By altering quotations and the circumstances in which they were said, author Janet Malcolm defamed psychoanalyst Jeffrey Masson in a New Yorker magazine article. That was the conclusion reached by a jury this week in a celebrated libel case. The jury's inability to agree on how much Mr. Masson should collect is a side issue to all but the protagonists and their lawyers.
Some quotes attributed to Mr. Masson were not always the words he used, nor were they always uttered at the time or circumstances described in the article. That's bad journalism. That's misleading the reader. That is not, in our view, truthful.
In the jury's eyes, Mr. Masson was damaged by the doctored quotes, even if jurors could not agree on the amount of monetary damage. The New Yorker's readers were damaged, too, though the magazine itself was held not legally responsible.
Most of us learned in grade school that quotation marks are placed around words that a person uttered. The corollary, which many of our teachers innocently thought need not be expressed, is that words inside quotation marks actually were said, just that way. Maybe -- just maybe -- a quotation can be "cleaned up" to remove an ambiguity or perhaps to correct a grammatical or syntax error that serves only to embarrass the person quoted. But that's it, if a writer or editor remains within the limits of ethical journalism.
The New Yorker has long held a special place in U.S. journalism and contemporary literature. Some revered it; serious readers of periodicals greatly respected it. So it is all the more shocking to learn how cavalierly quotations were doctored, by editors as well as writers. Composites are not wholly accurate representations. They are approximations. That is not what a reader expects inside quotation marks, nor is it what the New Yorker's readers expected in articles of factual reporting.

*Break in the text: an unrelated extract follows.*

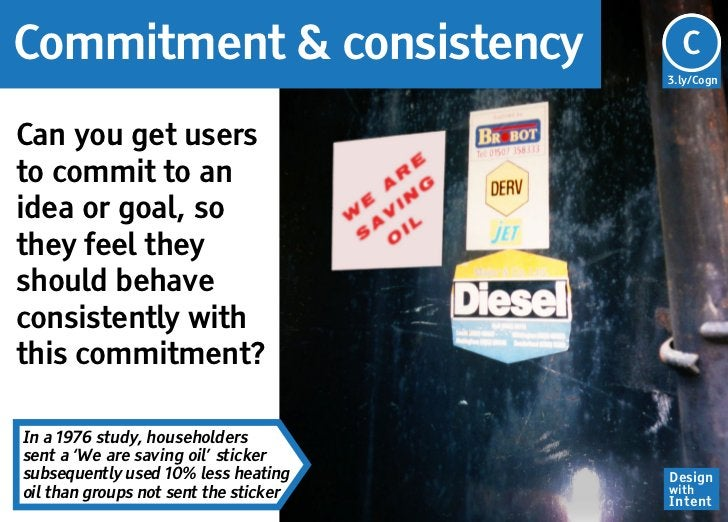 Commitment & consistency               Cg                                       C                                       3....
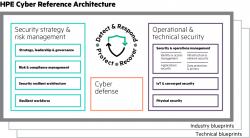 HPEs Cyber-Referenzarchitektur im Überblick (Bild: HPE).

So the real loser in this case is not Ms. Malcolm, it is the magazine -- even if the jury did let it off the hook. Whatever its fate under new leadership, the luster of its golden years is dimmed. Those of us who practice journalism in other publications are losers, too. If the New Yorker did not respect the sacredness of a quote, who does?
We can answer that we don't report or edit that way, but we won't always get the benefit of the doubt that has been implanted in readers by the actions of Ms. Malcolm and the New Yorker.